TASK DESCRIPTION = Every line of the material needs an exact copy, apart from the images.

***** GIVEN DATA

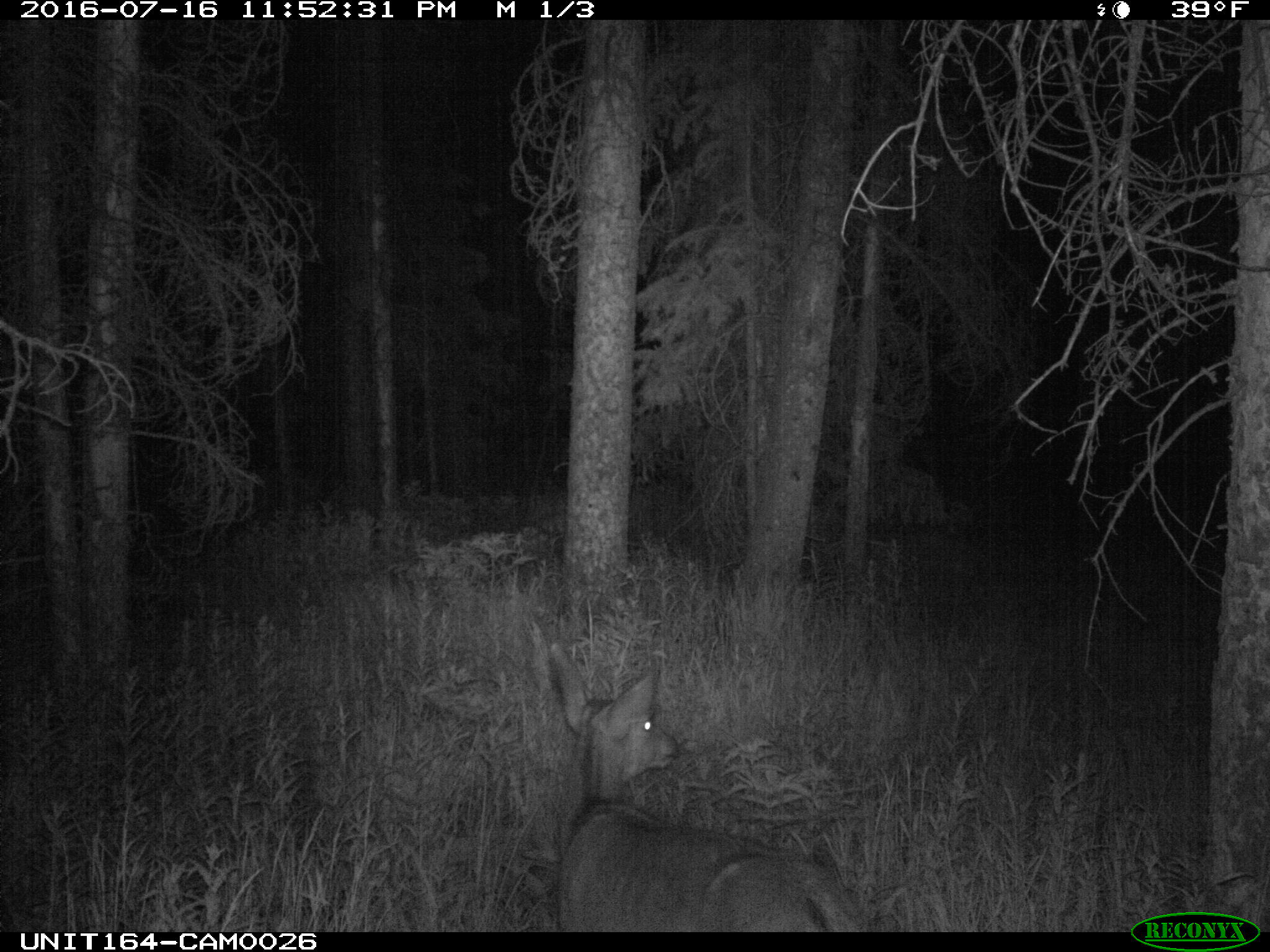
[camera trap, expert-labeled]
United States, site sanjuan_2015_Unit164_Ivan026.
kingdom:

**********

RESULT =
[camera trap, expert-labeled]
United States, site sanjuan_2015_Unit164_Ivan026.
kingdom:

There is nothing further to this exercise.